◆ The task
Among the entries below, extract exactly the lines that run from the one with "this 690×405 image." through the one with "this 1200×800 image.", both ends included.

◆ Data section
=== Section Start ===

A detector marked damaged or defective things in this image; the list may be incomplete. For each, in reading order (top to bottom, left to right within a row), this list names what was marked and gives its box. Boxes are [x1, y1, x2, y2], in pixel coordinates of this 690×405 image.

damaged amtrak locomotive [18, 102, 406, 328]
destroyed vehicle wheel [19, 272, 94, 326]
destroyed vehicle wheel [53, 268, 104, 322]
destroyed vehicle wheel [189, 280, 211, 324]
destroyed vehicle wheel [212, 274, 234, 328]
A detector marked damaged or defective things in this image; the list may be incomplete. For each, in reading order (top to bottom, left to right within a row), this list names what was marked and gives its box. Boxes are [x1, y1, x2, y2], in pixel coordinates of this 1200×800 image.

=== Section End ===
=== Section Start ===

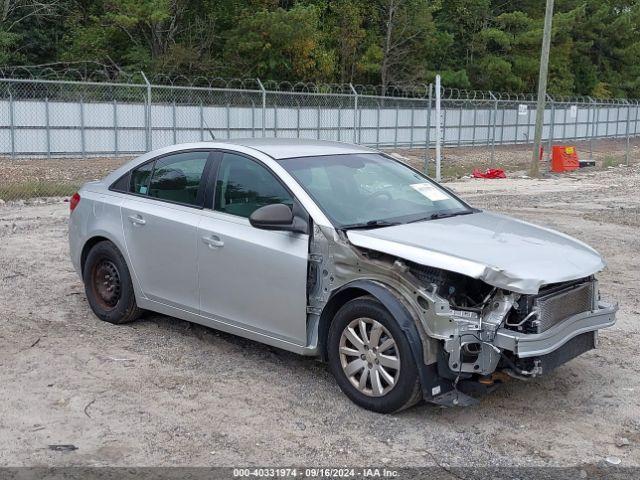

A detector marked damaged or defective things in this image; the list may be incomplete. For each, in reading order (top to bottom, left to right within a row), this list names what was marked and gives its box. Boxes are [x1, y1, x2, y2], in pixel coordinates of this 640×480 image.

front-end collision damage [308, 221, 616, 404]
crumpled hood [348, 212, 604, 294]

=== Section End ===
=== Section Start ===

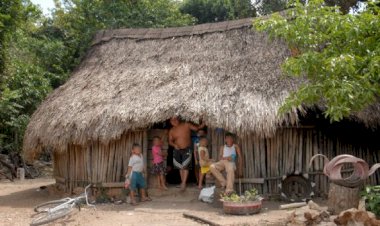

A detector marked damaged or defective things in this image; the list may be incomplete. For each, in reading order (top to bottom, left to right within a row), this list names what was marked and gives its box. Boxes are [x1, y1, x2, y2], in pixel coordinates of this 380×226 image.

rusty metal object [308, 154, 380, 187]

=== Section End ===

◆ Task solution
A detector marked damaged or defective things in this image; the list may be incomplete. For each, in reading order (top to bottom, left to right within a row), this list names what was marked and gives its box. Boxes are [x1, y1, x2, y2], in pixel coordinates of this 690×405 image.

damaged amtrak locomotive [18, 102, 406, 328]
destroyed vehicle wheel [19, 272, 94, 326]
destroyed vehicle wheel [53, 268, 104, 322]
destroyed vehicle wheel [189, 280, 211, 324]
destroyed vehicle wheel [212, 274, 234, 328]
A detector marked damaged or defective things in this image; the list may be incomplete. For each, in reading order (top to bottom, left to right within a row), this list names what was marked and gives its box. Boxes are [x1, y1, x2, y2], in pixel coordinates of this 1200×800 image.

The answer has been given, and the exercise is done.